TRECHO FORNECIDO
Isso não é uma vulva. Isso não é uma vagina. Isso não é uma ferida. Isso não é nenhuma parte do corpo humano. Para entender “Diva”, híbrido entre escultura e trabalho de “land art” da artista pernambucana Juliana Notari, é preciso lembrar a provocação do surrealista René Magritte, que, em 1929, pintou “A traição das imagens”.
A tela, com a imagem de um cachimbo, vinha com a legenda-lembrete: “Ceci c’est ne pas une pipe” (“Isto não é um cachimbo”). “Diva” também não é corpo. Como obra de ficção, o trabalho de Juliana pode representar uma vulva, jamais vir a ser uma. E a maior maravilha da arte é exatamente esta — a de nos proporcionar experiências que jamais seriam possíveis na “vida real”, como a de vislumbrar uma vagina de mais de 30 metros de extensão fundindo-se à terra fértil da Zona da Mata pernambucana num duplo feminino.

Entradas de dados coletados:
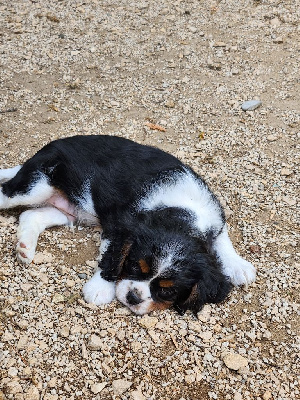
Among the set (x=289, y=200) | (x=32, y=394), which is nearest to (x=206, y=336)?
(x=32, y=394)

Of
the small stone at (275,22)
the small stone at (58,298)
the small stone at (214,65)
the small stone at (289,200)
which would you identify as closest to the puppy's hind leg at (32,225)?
the small stone at (58,298)

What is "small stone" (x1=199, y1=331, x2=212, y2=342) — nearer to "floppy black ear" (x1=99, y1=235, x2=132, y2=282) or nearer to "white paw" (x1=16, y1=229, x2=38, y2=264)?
"floppy black ear" (x1=99, y1=235, x2=132, y2=282)

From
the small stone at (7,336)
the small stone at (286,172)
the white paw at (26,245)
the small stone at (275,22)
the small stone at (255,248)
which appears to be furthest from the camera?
the small stone at (275,22)

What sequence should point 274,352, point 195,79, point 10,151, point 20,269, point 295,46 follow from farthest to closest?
point 295,46 → point 195,79 → point 10,151 → point 20,269 → point 274,352

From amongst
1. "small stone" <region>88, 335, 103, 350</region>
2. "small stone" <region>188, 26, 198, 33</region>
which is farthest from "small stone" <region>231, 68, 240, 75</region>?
"small stone" <region>88, 335, 103, 350</region>

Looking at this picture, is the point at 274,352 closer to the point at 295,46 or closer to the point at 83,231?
A: the point at 83,231

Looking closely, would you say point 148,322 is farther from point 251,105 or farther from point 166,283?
point 251,105

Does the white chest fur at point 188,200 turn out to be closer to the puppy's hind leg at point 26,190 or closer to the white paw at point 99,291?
the white paw at point 99,291

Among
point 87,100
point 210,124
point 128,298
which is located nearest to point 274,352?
point 128,298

INSTRUÇÃO DA TAREFA 1
Duplique o trecho do texto sobre a obra “Diva” entre “A tela, com” e “num duplo feminino.”, inclusive.
INSTRUÇÃO DA TAREFA 2
Prossiga com o texto sobre a obra “Diva” a partir da última frase dele.
Não é preciso consultar a listagem.

RESPOSTA DA TAREFA 1
A tela, com a imagem de um cachimbo, vinha com a legenda-lembrete: “Ceci c’est ne pas une pipe” (“Isto não é um cachimbo”). “Diva” também não é corpo. Como obra de ficção, o trabalho de Juliana pode representar uma vulva, jamais vir a ser uma. E a maior maravilha da arte é exatamente esta — a de nos proporcionar experiências que jamais seriam possíveis na “vida real”, como a de vislumbrar uma vagina de mais de 30 metros de extensão fundindo-se à terra fértil da Zona da Mata pernambucana num duplo feminino.

RESPOSTA DA TAREFA 2
Por que a representação imaginada por Juliana incomoda tanto? O trabalho, fruto de uma pesquisa longeva e profunda da artista, uma das mais pulsantes criadoras de sua geração, foi atacado tanto por uma maioria conservadora quanto por supostos progressistas. Ambos os grupos se unem no mesmo problema histórico: a dificuldade de entender o corpo feminino como fonte de vida, prazer e criação; a impossibilidade de enxergar o Brasil como um híbrido de muitas nações — o “Matriarcado de Pindorama”, sintetizado por Oswald de Andrade no “Manifesto antropofágico”, em 1928 —, todas elas estupradas pelo macho europeu.
Antes de o homem branco chegar por aqui, o corpo não era um problema, e as matriarcas dos povos originários do Brasil andavam nuas. Junto com os homens, cuidavam de todas as crianças de sua comunidade, sem distinção. Não havia bastardos, não havia sobrenome, não havia propriedade privada. Também não havia culpa e vergonha.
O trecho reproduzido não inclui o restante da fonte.